Dying to listen to some punk rock? Of course you are! Like it local? With bands like Bust!, you’d be a fool not to.
Bust!, the guitar and drums duo from Woodstock, just released Suck Kuts on Cassette Deck Records.
Bust!, who recently released a split with Elgin band Heart Shaped Hate (who are formerly from DeKalb), does not disappoint with their second full-length album. It is faster, yet cleaner technically than their first– a trend that marks a good punk band.
Because Bust! tightened things up a little, the uncomplicated combination of guitar, drums and a little bass balances wonderfully on this album. The vocals sound nice as well– at least, they sound as nice as they can. Bust’s vocals are notoriously harsh, but they’re harsh in the energetic, driving way that punk vocals should be.

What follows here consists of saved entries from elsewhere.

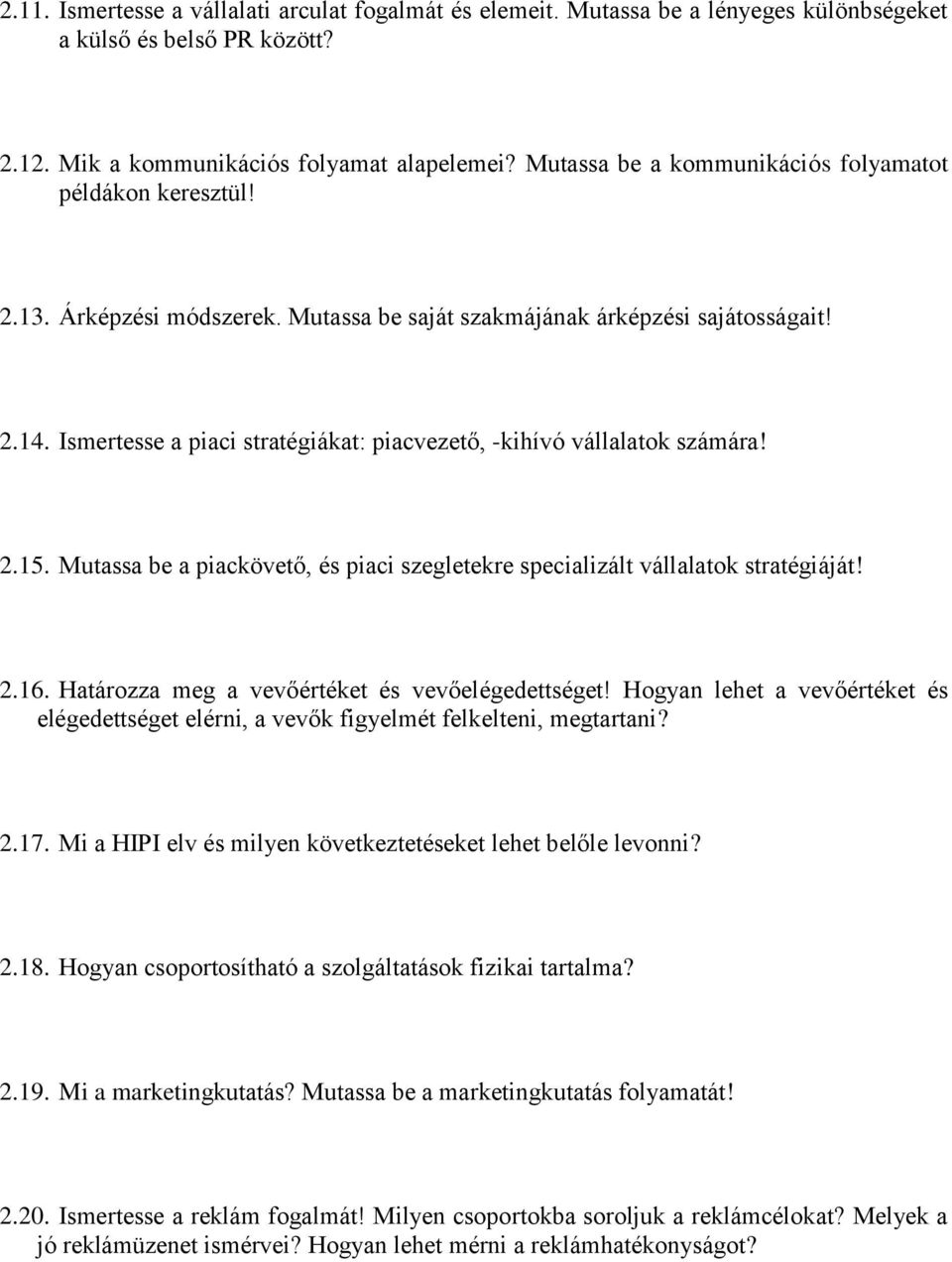 2.11. Ismertesse a vállalati arculat fogalmát és elemeit. Mutassa be a lényeges különbségeket a külső és belső PR között?

2.12. Mik a kommunikációs folyamat alapelemei? Mutassa be a kommunikációs folyamatot példákon keresztül!

2.13. Árképzési módszerek. Mutassa be saját szakmájának árképzési sajátosságait!

2.14. Ismertesse a piaci stratégiákat: piacvezető, -kihívó vállalatok számára!

2.15. Mutassa be a piackövető, és piaci szegletekre specializált vállalatok stratégiáját!

2.16. Határozza meg a vevőértéket és vevőelégedettséget! Hogyan lehet a vevőértéket és elégedettséget elérni, a vevők figyelmét felkelteni, megtartani?

2.17. Mi a HIPI elv és milyen következtetéseket lehet belőle levonni?

2.18. Hogyan csoportosítható a szolgáltatások fizikai tartalma?

2.19. Mi a marketingkutatás? Mutassa be a marketingkutatás folyamatát!

2.20. Ismertesse a reklám fogalmát! Milyen csoportokba soroljuk a reklámcélokat? Melyek a jó reklámüzenet ismérvei? Hogyan lehet mérni a reklámhatékonyságot?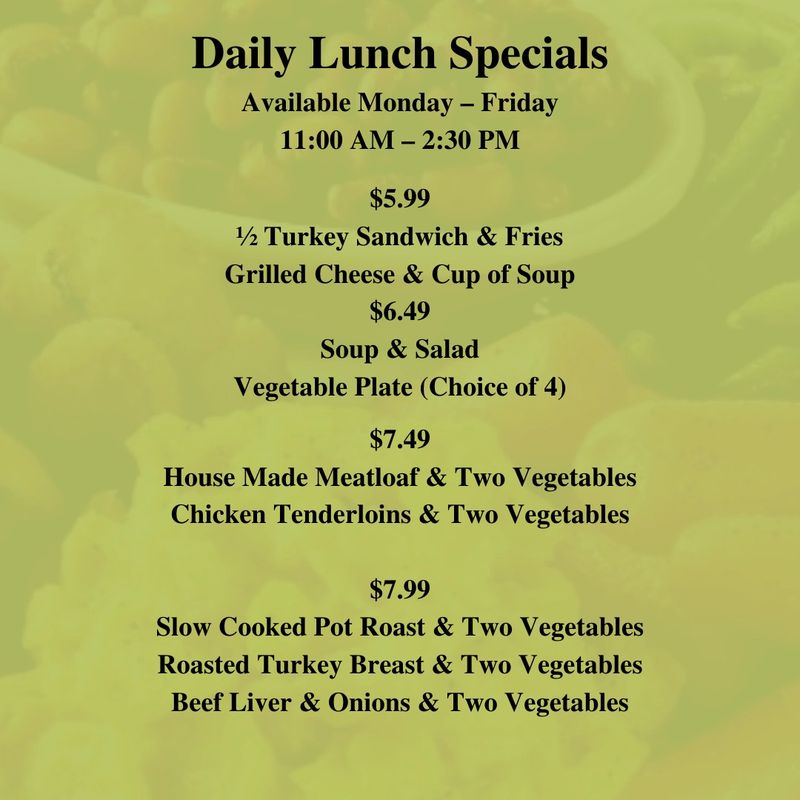 Daily Lunch Specials

Available Monday – Friday
11:00 AM – 2:30 PM

$5.99
½ Turkey Sandwich & Fries
Grilled Cheese & Cup of Soup
$6.49
Soup & Salad
Vegetable Plate (Choice of 4)

$7.49
House Made Meatloaf & Two Vegetables
Chicken Tenderloins & Two Vegetables

$7.99
Slow Cooked Pot Roast & Two Vegetables
Roasted Turkey Breast & Two Vegetables
Beef Liver & Onions & Two Vegetables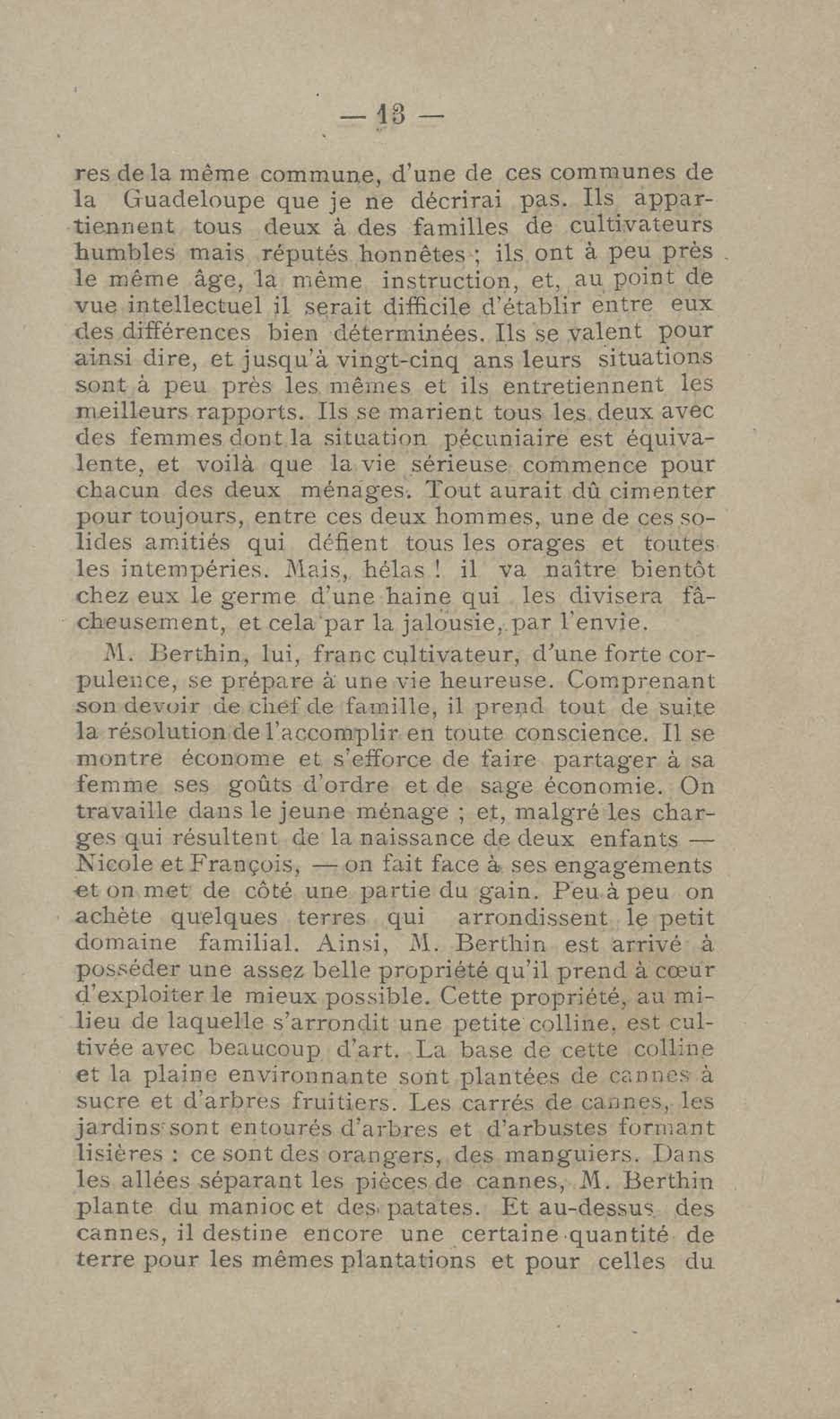 — 13 —

res de la même commune, d'une de ces communes de la Guadeloupe que je ne décrirai pas. Ils appartiennent tous deux à des familles de cultivateurs humbles mais réputés honnêtes ; ils ont à peu près le même âge, la même instruction, et, au point de vue intellectuel il serait difficile d'établir entre eux des différences bien déterminées. Ils se valent pour ainsi dire, et jusqu'à vingt-cinq ans leurs situations sont à peu près les mêmes et ils entretiennent les meilleurs rapports. Ils se marient tous les deux avec des femmes dont la situation pécuniaire est équivalente, et voilà que la vie sérieuse commence pour chacun des deux ménages. Tout aurait dû cimenter pour toujours, entre ces deux hommes, une de ces solides amitiés qui défient tous les orages et toutes les intempéries. Mais, hélas ! il va naître bientôt chez eux le germe d'une haine qui les divisera fâcheusement, et cela par la jalousie, par l'envie.

M. Berthin, lui, franc cultivateur, d'une forte corpulence, se prépare à une vie heureuse. Comprenant son devoir de chef de famille, il prend tout de suite la résolution de l'accomplir en toute conscience. Il se montre économe et s'efforce de faire partager à sa femme ses goûts d'ordre et de sage économie. On travaille dans le jeune ménage ; et, malgré les charges qui résultent de la naissance de deux enfants — Nicole et François, — on fait face à ses engagements et on met de côté une partie du gain. Peu à peu on achète quelques terres qui arrondissent le petit domaine familial. Ainsi, M. Berthin est arrivé à posséder une assez belle propriété qu'il prend à cœur d'exploiter le mieux possible. Cette propriété, au milieu de laquelle s'arrondit une petite colline, est cultivée avec beaucoup d'art. La base de cette colline et la plaine environnante sont plantées de cannes à sucre et d'arbres fruitiers. Les carrés de cannes, les jardins sont entourés d'arbres et d'arbustes formant lisières : ce sont des orangers, des manguiers. Dans les allées séparant les pièces de cannes, M. Berthin plante du manioc et des patates. Et au-dessus des cannes, il destine encore une certaine quantité de terre pour les mêmes plantations et pour celles du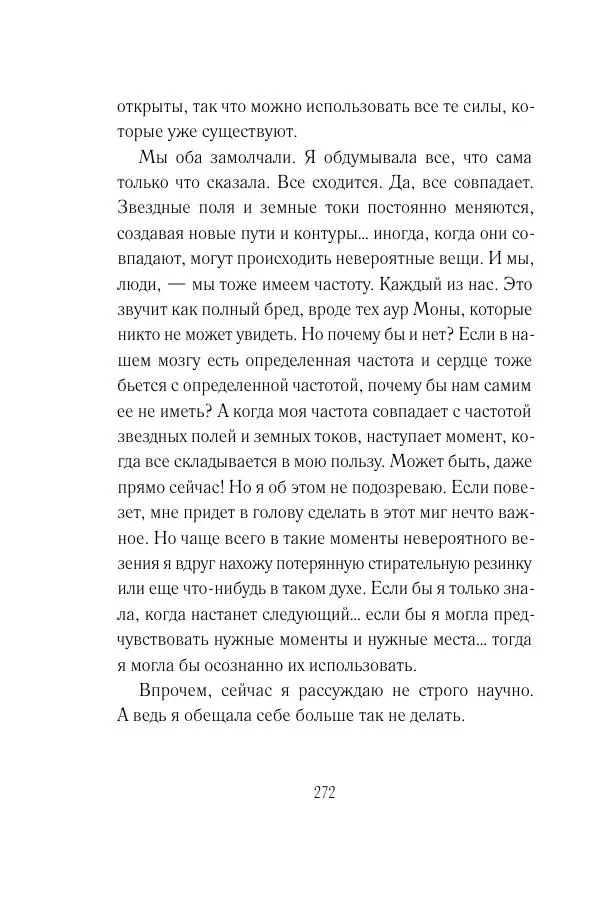 открыты, так что можно использовать все те силы, которые уже существуют.

Мы оба замолчали. Я обдумывала все, что сама только что сказала. Все сходится. Да, все совпадает. Звездные поля и земные токи постоянно меняются, создавая новые пути и контуры... иногда, когда они совпадают, могут происходить невероятные вещи. И мы, люди, — мы тоже имеем частоту. Каждый из нас. Это звучит как полный бред, вроде тех аур Моны, которые никто не может увидеть. Но почему бы и нет? Если в нашем мозгу есть определенная частота и сердце тоже бьется с определенной частотой, почему бы нам самим ее не иметь? А когда моя частота совпадает с частотой звездных полей и земных токов, наступает момент, когда все складывается в мою пользу. Может быть, даже прямо сейчас! Но я об этом не подозреваю. Если повезет, мне придет в голову сделать в этот миг нечто важное. Но чаще всего в такие моменты невероятного везения я вдруг нахожу потерянную стирательную резинку или еще что-нибудь в таком духе. Если бы я только знала, когда настанет следующий... если бы я могла предчувствовать нужные моменты и нужные места... тогда я могла бы осознанно их использовать.

Впрочем, сейчас я рассуждаю не строго научно. А ведь я обещала себе больше так не делать.

272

However, with harshness comes unintelligibility. The lyrics are mostly indecipherable, besides a “whoa” (or was that a “no?”) and a “hey” (or did he say, “hate?”) here and there. But, honestly, who cares? If you want to listen punk for some catchy, melodic lyrics, you can always throw on some late-era Green Day instead.
Although Suck Kuts doesn’t fully pick up until the second half, the last five tracks are riddled with greatness. Bust! never disappoints when naming their songs, and my favorite titles off this album also happen to be two of my favorite tracks. “That Don’t Impressuh Me Much” wins the award for Best Song Title (if you’ve ever suffered Shania Twain, you’ll understand), and it’s also nicely put together. “That Don’t Impressuh Me Much” the most technically complex track, which makes it an interesting (and dare I say, impressive) listen.
My second favorite song title, “Sascrotch,” is the longest track on the album at just over two and a half minutes, and it makes for a great finale to the album.
As entertaining as these song titles are, my favorite track on Suck Kuts is a toss-up between “Unsmooth Moments” (yet another fantastic title, and one that sums up my life in two words) and “Push Ups.”
“Unsmooth Moments” starts off with some brisk, punchy snare drum action, flows nicely from beginning to end, and even happens to contain some semi-coherent lyrics (watch out Green Day, if Bust! decides to start dressing like morons and sucking, you might be out of a job). “Push Ups” is the track that best sums up the album’s sound as a whole: fast, it has well-balanced parts, powerful vocals, and the ability to get you just riled up enough to want to dance around and shout a lot, but not enough to punch your best friend in the mouth.
I’d love to hear Suck Kuts live, it would certainly make for an awesome show. I’d give this album a 4 out of 5, and I’d give you a dirty look if you don’t give it a listen.